Procure conferir as manchetes dos jornais de hoje: quase invariavelmente estará em destaque uma notícia que envolva um caso de corrupção. Procure também conversar sobre a situação atual do País com as pessoas de seu convívio: quase certamente ouvirá exclamações indignadas do quanto a corrupção é a principal causa dos problemas do Brasil. Exemplo caricato dessa mentalidade pôde ser visto em variações extremas durante a Copa do Mundo: logo antes e até o início do evento, surgiram diversas teorias a respeito da “compra” da Copa pelo Brasil. Após as goleadas sofridas nos dois últimos jogos, o raciocínio previsivelmente se inverteu: o Brasil não teria “comprado”, mas “vendido” a Copa!
Não parecer haver dúvidas para o brasileiro médio de que o Brasil se tornaria um paraíso escandinavo se não houvesse o nível endêmico de corrupção que encontramos aqui. O discurso tem previsivelmente a seguinte estrutura: “se os políticos não roubassem tanto, teríamos uma das melhores educações do mundo” (onde se lê educação, leia-se também saúde, transporte, saneamento básico e qualquer outro serviço com o qual a pessoa esteja insatisfeita).
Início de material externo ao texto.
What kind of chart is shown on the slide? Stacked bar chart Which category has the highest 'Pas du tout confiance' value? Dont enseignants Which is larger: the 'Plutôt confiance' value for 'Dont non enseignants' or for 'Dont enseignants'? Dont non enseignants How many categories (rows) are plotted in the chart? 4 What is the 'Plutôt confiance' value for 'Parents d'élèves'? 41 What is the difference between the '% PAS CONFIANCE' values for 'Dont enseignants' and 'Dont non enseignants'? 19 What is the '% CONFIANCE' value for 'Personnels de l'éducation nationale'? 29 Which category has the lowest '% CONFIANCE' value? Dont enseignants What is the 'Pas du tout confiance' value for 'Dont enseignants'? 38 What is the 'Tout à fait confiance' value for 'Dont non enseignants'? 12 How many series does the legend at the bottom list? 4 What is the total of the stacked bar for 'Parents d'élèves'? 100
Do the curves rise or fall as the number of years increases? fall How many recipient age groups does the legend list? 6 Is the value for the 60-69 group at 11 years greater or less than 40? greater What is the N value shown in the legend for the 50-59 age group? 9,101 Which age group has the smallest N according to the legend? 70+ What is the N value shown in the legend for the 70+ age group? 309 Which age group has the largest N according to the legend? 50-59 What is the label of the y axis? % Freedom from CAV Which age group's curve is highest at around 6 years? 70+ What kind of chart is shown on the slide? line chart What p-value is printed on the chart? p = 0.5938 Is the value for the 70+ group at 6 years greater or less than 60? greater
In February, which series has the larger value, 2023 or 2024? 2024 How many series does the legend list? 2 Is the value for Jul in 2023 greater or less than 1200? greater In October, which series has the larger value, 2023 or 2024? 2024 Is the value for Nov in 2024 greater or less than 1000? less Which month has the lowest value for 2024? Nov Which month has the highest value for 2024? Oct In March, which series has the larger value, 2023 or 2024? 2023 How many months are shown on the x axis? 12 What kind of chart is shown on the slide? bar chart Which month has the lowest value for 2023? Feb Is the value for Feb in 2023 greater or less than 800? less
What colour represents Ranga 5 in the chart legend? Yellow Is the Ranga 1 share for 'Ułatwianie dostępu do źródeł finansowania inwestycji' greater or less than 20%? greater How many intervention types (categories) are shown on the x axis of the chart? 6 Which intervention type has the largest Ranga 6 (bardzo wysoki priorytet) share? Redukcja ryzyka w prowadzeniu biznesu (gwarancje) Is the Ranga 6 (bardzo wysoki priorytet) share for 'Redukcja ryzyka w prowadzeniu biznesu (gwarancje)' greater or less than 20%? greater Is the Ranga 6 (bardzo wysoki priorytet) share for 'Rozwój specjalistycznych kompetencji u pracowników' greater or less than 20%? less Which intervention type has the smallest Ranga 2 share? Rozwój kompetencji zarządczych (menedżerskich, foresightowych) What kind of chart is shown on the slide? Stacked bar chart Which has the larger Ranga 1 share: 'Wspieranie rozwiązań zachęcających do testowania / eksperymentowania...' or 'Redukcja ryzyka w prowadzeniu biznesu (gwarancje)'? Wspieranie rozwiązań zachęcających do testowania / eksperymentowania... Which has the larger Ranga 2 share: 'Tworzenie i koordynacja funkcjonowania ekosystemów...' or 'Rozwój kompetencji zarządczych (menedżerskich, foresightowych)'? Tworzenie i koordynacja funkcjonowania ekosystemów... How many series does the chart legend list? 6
Estranhamente, o Índice de Percepção da Corrupção, desenvolvido pela ONG Transparência Internacional, situa o Brasil como o 72º país menos corrupto do mundo, em uma pesquisa que envolveu 177 países. Somente na América do Sul, são considerados mais corruptos os seguintes países: Venezuela, Paraguai, Guiana, Argentina, Bolívia, Equador, Suriname e Peru. Por que então nos consideramos um dos povos mais corruptos do mundo, se não o mais corrupto? Mais ainda: por que achamos que os problemas brasileiros provêm basicamente da corrupção?
Arrisco duas explicações para esse fenômeno. A primeira é relacionada com a costumeira identificação da corrupção com desvio de dinheiro. Nessa acepção restrita, não poderia ser chamado de “corrupto” nenhum ato que deixasse de afetar o erário. Em outras palavras, não existiria imoralidade pública sem repercussão patrimonial. Assim, acreditamos que a solução de todos os problemas seja o aumento de verba para determinado programa oficial. O raciocínio é extremamente simples: combatendo-se o desvio de dinheiro, aumentar-se-á dramaticamente a verba disponível e todos os problemas serão resolvidos! Fácil, não é? Infelizmente, nem tanto. Tomemos o exemplo dos gastos com educação: proporcionalmente ao PIB, o Brasil gasta mais do que a Suíça. Será preciso dizer qual o país que tem a melhor educação?
A segunda explicação possível é que o brasileiro adora o Estado. Não digo em termos metafóricos, mas reais: para o brasileiro, o Estado tem todos os atributos de Deus – onipotência, onisciência e onipresença. Ele não apenas é o responsável por todos os nossos problemas como também tem plena capacidade de resolvê-los. Se, por qualquer motivo, não os resolve é porque foi contaminado, ou, em outras palavras, corrompido. Por meio do fenômeno místico da corrupção, o Estado-Deus perde sua divindade e desce ao nível dos pobres seres humanos que já nasceram imperfeitos e são corrompidos por sua própria natureza. Portanto, quando vir alguém bradando aos quatro ventos contra a corrupção e culpando-a de todos os males do País, lembre-se que pode estar diante de uma categoria muito peculiar de fanático religioso: o estatólatra, que não apenas idolatra o Estado, mas também espera a pureza angelical dos agentes públicos, os quais devem estar a salvo de quaisquer influências maléficas dos cidadãos, os corrompedores.